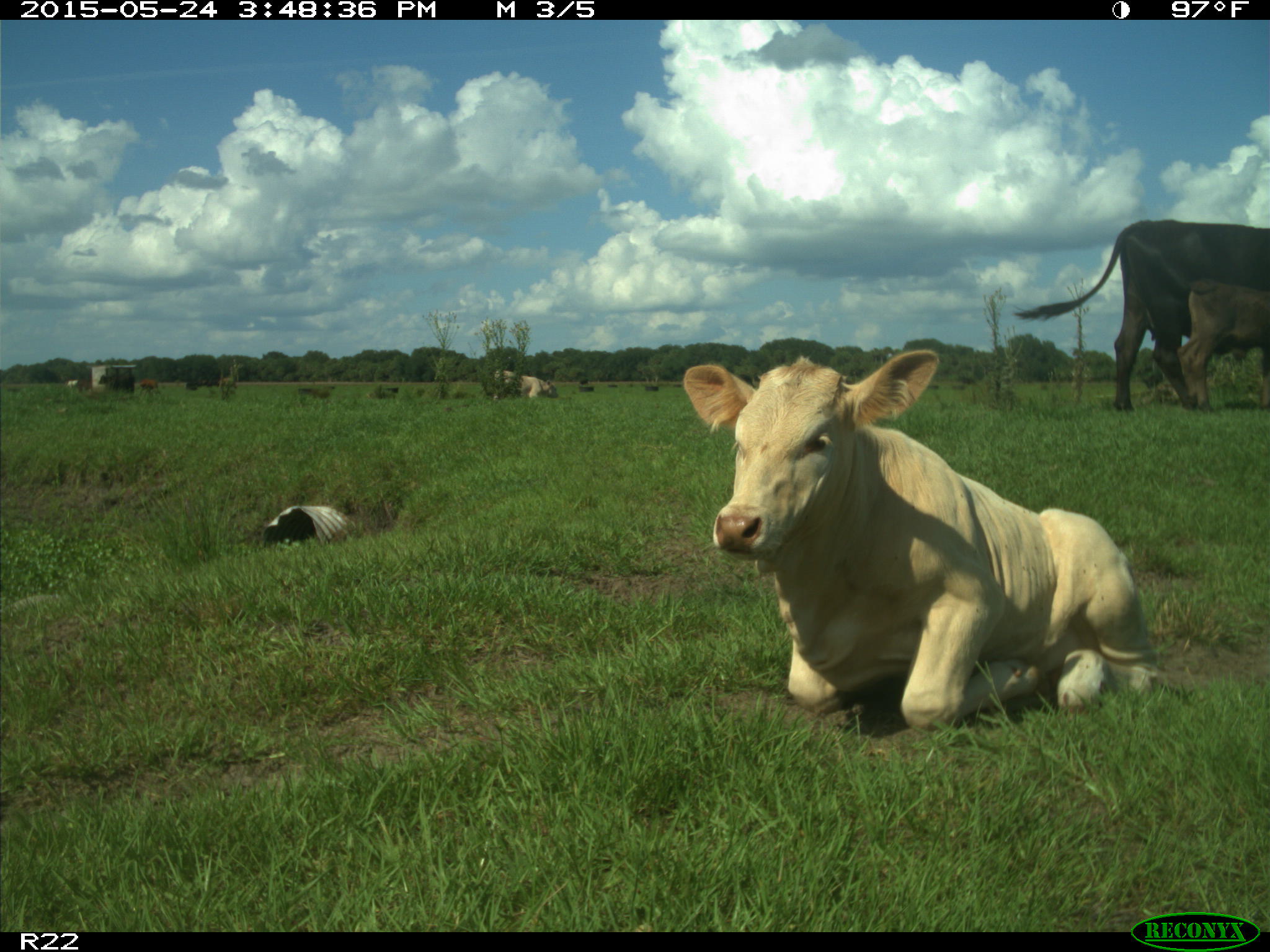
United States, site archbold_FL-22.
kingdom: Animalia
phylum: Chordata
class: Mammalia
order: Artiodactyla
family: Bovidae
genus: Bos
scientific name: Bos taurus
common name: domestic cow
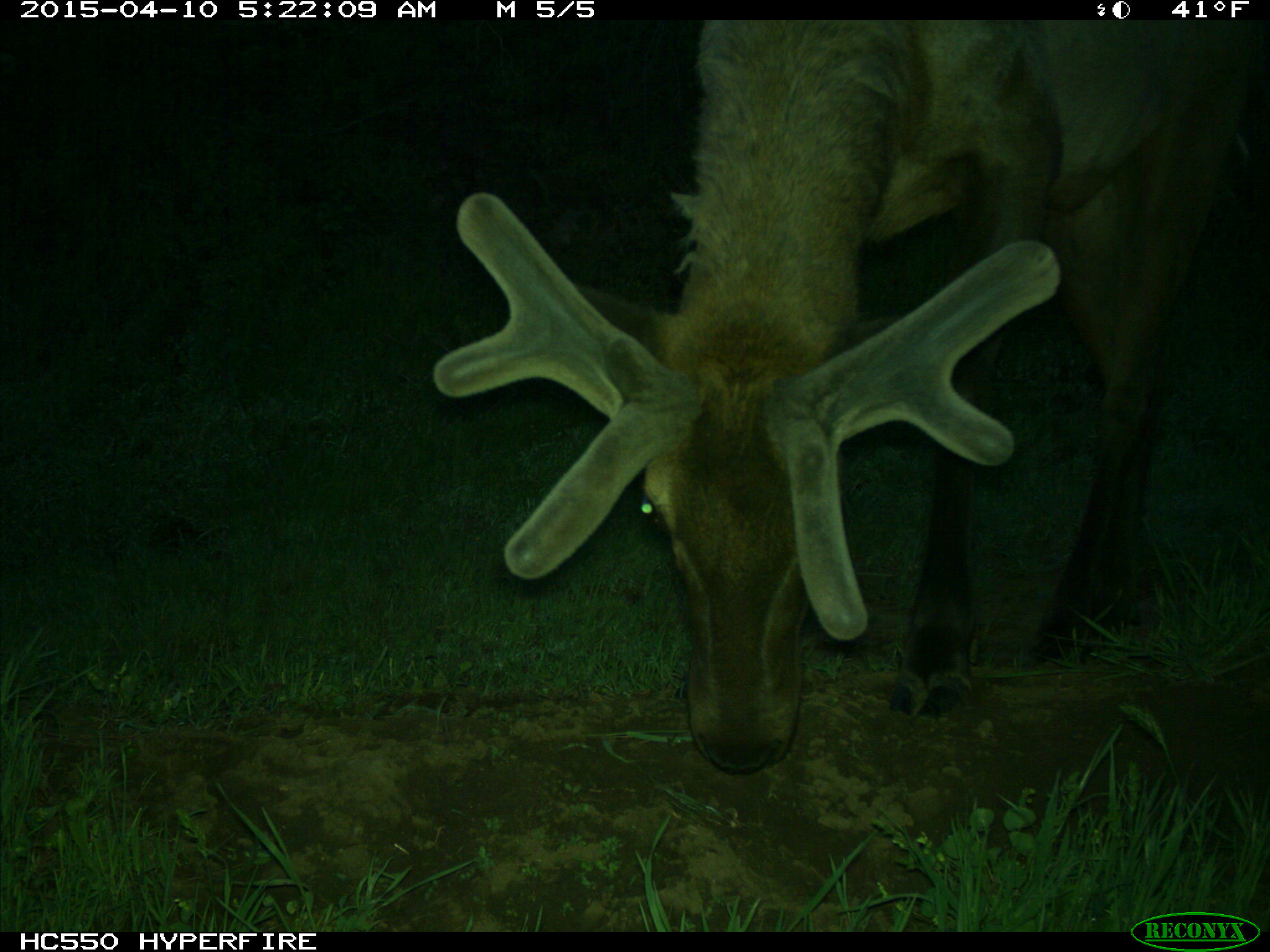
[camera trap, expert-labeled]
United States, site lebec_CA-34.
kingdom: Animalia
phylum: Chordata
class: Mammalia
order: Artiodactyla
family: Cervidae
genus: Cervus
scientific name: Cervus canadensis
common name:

(Work instruction): I would like the material repeated in full and exactly, with its images omitted.

(Answer to the exercise):
United States, site archbold_FL-22.
kingdom: Animalia
phylum: Chordata
class: Mammalia
order: Artiodactyla
family: Bovidae
genus: Bos
scientific name: Bos taurus
common name: domestic cow
[camera trap, expert-labeled]
United States, site lebec_CA-34.
kingdom: Animalia
phylum: Chordata
class: Mammalia
order: Artiodactyla
family: Cervidae
genus: Cervus
scientific name: Cervus canadensis
common name:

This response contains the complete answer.